• **PASSAGE**
============================================================
Urban Design
Lehr- & Forschungspersonal

Prof. Dr. Jamie-Scott Baxter (Urban Design and Urban Development)
Jamie-Scott Baxter is guest professor for urban design and urban development at HafenCity University Hamburg (Oct.25- Oct. 26). At the intersection of design and science, Jamie’s work critically questions the possibilities of urban cohabitation in a planetary age. Addressing this, specific foci include the staging and replication of urban natures, the spatialisation of human-nonhuman relations (especially plant-human) and, more recently, the political ecologies of multispecies health (multispecieshealth.com).
============================================================
• **YOUR INSTRUCTIONS**
Answer these questions about the profile:
(a) At which university does Jamie-Scott Baxter hold a guest professorship?
(b) For which fields is the guest professorship held?
(c) Which human-nonhuman relations does the profile name in particular?
The rows that come next are drawn from a separate source and have no connection to the profile.

• **DATA FOR REVIEW**
============================================================
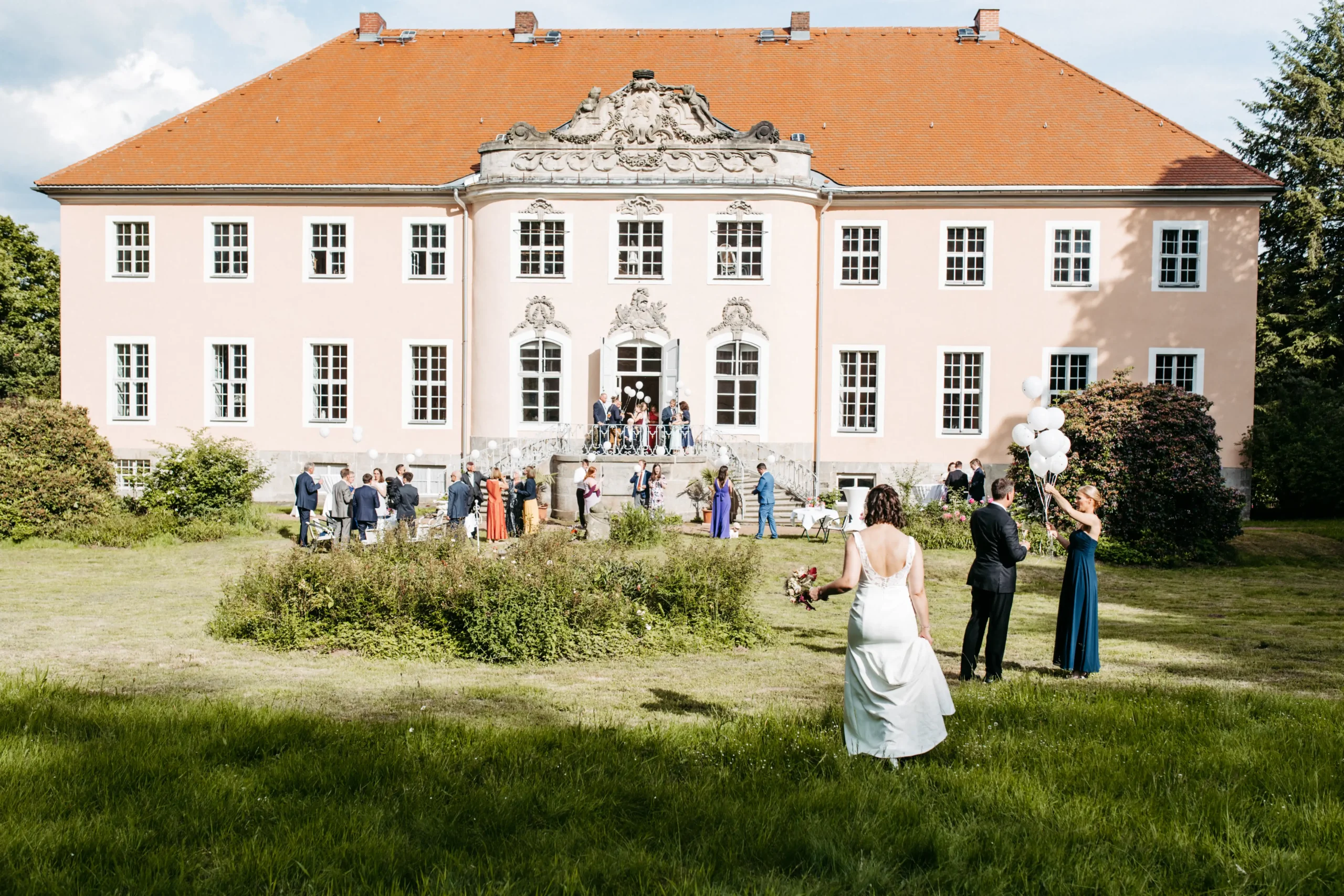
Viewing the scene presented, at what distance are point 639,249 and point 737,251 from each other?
============================================================
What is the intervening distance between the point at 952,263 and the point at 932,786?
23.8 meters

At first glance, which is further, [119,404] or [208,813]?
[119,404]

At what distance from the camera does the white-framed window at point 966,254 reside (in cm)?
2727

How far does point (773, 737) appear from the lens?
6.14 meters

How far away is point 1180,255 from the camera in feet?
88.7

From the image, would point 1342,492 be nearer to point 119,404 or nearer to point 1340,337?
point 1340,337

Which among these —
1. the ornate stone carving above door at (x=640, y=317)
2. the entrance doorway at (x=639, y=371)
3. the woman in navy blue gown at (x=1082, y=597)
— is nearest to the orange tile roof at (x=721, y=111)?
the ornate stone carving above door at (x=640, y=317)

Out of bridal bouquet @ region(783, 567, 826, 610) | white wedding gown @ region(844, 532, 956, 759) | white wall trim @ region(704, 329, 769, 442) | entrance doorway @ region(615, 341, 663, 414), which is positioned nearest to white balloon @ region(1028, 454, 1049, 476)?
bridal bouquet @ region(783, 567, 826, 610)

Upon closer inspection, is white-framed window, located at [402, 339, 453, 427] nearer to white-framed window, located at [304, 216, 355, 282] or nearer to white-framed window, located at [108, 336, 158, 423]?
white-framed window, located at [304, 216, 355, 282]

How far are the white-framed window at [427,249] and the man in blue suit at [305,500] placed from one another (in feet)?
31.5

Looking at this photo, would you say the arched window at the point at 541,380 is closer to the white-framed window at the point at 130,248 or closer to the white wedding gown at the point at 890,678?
============================================================
• **TASK ANSWER**
(a) HafenCity University Hamburg
(b) Urban design and urban development
(c) Plant-human relations